By Peter Nurse
Investing.com – The dollar loses positions this Thursday, consolidating after hitting 16-month highs after the minutes of the last Federal Reserve meeting pointed to the possibility of a faster rate of decline.
At 8:55 a.m. (CET), the, which tracks the evolution of this currency against a basket of six other major currencies, fell 0.1% to 96.733, just below the highs recorded on Wednesday at 96.938 , its highest level since July 2020.
The pair fell 0.1% to 115.35, not far from the highs recorded at 115.53, a level not seen since January 2017. The pair rose 0.2% to 1.33485 , the is up 0.2% to 1.1218 after falling below 1.12 on Wednesday and the is targeting a 0.1% rise to the 0.7204 level.
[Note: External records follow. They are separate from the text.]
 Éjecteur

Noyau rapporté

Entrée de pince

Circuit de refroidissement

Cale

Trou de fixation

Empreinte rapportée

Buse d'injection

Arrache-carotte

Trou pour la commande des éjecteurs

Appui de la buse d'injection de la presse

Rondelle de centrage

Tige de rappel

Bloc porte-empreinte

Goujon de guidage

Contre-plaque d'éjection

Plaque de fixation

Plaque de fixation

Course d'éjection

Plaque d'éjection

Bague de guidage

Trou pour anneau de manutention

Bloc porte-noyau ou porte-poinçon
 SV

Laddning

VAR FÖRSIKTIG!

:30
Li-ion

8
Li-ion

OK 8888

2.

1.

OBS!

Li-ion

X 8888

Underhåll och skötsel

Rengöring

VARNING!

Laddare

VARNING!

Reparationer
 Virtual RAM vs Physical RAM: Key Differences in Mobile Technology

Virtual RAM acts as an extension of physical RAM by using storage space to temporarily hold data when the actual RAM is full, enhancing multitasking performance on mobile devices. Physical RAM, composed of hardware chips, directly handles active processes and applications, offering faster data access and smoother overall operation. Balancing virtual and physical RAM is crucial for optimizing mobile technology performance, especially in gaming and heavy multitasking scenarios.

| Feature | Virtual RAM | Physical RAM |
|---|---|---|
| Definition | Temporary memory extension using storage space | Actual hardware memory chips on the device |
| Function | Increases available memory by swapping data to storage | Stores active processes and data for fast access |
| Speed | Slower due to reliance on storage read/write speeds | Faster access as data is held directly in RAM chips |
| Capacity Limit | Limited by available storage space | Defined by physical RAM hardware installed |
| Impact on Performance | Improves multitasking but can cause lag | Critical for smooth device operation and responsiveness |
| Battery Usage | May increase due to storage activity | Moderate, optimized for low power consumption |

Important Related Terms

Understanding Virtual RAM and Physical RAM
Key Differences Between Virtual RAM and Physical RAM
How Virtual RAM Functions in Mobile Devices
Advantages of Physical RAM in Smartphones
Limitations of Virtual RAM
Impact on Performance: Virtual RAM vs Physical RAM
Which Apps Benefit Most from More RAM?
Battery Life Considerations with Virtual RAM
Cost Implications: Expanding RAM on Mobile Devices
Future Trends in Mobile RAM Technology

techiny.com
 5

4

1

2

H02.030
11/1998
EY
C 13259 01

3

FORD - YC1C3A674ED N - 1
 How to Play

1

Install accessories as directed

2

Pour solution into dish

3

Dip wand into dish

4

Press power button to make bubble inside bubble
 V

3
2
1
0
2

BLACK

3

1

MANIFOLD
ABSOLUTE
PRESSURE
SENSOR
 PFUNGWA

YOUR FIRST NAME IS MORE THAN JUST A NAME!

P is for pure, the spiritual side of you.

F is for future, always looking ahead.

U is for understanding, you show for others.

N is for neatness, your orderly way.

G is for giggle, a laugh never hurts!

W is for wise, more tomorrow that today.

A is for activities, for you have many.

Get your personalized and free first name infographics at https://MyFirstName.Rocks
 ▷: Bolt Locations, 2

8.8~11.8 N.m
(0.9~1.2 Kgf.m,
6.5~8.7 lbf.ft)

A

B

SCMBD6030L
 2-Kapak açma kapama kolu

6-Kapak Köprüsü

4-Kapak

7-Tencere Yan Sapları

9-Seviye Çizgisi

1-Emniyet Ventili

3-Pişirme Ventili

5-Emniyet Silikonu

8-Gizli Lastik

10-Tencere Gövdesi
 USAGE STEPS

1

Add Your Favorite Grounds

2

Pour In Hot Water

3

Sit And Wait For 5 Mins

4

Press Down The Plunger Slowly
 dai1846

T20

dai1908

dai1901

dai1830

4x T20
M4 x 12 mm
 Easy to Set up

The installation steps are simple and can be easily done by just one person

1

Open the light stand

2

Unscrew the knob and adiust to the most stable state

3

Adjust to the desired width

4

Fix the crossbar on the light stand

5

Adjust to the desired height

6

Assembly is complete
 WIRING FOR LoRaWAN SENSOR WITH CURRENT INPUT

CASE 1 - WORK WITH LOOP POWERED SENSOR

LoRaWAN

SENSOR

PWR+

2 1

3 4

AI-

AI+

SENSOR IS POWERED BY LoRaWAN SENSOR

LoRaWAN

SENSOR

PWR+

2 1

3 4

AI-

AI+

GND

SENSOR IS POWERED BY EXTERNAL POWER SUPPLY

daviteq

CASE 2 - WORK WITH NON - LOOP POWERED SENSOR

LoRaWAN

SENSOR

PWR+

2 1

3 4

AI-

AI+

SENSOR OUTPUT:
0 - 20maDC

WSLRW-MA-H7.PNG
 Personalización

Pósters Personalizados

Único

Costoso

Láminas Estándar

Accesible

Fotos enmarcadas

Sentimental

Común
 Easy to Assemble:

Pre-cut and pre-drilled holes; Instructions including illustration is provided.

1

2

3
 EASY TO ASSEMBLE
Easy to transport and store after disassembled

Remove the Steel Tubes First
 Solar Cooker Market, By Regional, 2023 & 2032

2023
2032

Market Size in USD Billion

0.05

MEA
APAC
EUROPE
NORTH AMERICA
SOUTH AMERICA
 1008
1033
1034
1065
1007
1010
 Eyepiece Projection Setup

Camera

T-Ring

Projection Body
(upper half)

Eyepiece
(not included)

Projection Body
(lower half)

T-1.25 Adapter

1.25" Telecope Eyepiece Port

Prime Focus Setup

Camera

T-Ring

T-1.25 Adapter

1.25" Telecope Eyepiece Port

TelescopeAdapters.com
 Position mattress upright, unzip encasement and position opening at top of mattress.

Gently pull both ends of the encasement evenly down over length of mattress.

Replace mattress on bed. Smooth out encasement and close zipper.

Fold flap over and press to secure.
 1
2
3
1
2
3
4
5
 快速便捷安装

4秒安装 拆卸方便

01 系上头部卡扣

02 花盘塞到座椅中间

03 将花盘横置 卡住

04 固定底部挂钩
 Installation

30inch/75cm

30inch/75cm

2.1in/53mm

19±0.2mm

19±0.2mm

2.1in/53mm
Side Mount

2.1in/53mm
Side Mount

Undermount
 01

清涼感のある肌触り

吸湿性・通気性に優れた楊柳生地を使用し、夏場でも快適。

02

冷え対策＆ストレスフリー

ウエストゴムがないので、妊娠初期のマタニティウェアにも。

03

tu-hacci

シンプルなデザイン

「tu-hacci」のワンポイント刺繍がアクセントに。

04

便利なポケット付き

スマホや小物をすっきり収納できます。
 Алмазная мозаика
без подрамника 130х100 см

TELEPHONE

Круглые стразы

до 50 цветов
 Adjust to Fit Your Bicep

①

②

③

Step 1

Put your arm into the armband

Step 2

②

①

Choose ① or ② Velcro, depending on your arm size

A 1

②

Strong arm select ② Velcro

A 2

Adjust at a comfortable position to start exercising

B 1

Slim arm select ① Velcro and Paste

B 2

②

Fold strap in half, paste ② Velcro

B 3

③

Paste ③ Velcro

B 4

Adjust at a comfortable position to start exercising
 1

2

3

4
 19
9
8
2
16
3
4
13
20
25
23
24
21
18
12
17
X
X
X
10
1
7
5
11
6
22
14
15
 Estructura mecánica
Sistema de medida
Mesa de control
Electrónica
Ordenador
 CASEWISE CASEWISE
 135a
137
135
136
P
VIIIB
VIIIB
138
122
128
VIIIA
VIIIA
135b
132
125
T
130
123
On Wednesday, those of the Fed meeting held in early November, in which the central bank agreed to start tapering, were published. They show that several monetary policy makers are open to the idea of accelerating the withdrawal of the bank’s bond purchase program if inflation remains high. This would probably lead to a more rapid implementation of the interest rate hike.
At the same time, the data indicates that personal income and expenses rose more than expected, while the private sector consumer price index (CPI), considered the Federal Reserve’s favorite indicator, rose in October at its fastest pace. fast since April and hit multi-decade highs in annual terms.
San Francisco Federal Reserve Chair Mary Daly has provided more reason to be optimistic about the dollar, saying Wednesday that it would make sense to accelerate the asset downsizing.
“We are finding increasing evidence of a new stretch of inflationary pressures in the United States, which fuels our conviction of a shift from the Fed to a more aggressive stance heading into 2022,” Nordea (ST 🙂 analysts say in a note.
Not much news is expected in the United States that will influence the currency markets this Thursday on the occasion of the Thanksgiving Day holiday, but those of the meeting of the European Central Bank in late October will be published.
“Despite the fourth wave [de Covid] In Europe, the ECB seems to hold the view that the PEPP plan [programa de compras de emergencia] it must conclude in March “, say the analysts of ING (AS 🙂 in a note.
On the other hand, the pair fell 0.3% to 12.0497, with the Turkish lira recovering somewhat from record lows earlier in the week due to President Tayyip Erdogan’s defense of recent rate cuts. of the central bank. The pair posted highs on Tuesday at the 13.45 level.
In addition, the pair is down 0.1% to the level of 9.1039 before the Riksbank meeting, with investors pending whether the Swedish central bank continues to plan to keep its official interest rates at zero until 2024. This comes after that the Swedish prime minister was forced to resign after her coalition partner refused to approve her draft budget.
The pair fell 0.1% to 328.67; Everything indicates that the National Bank of Hungary will raise interest rates on one-week deposits another 10 basis points to 2.60%.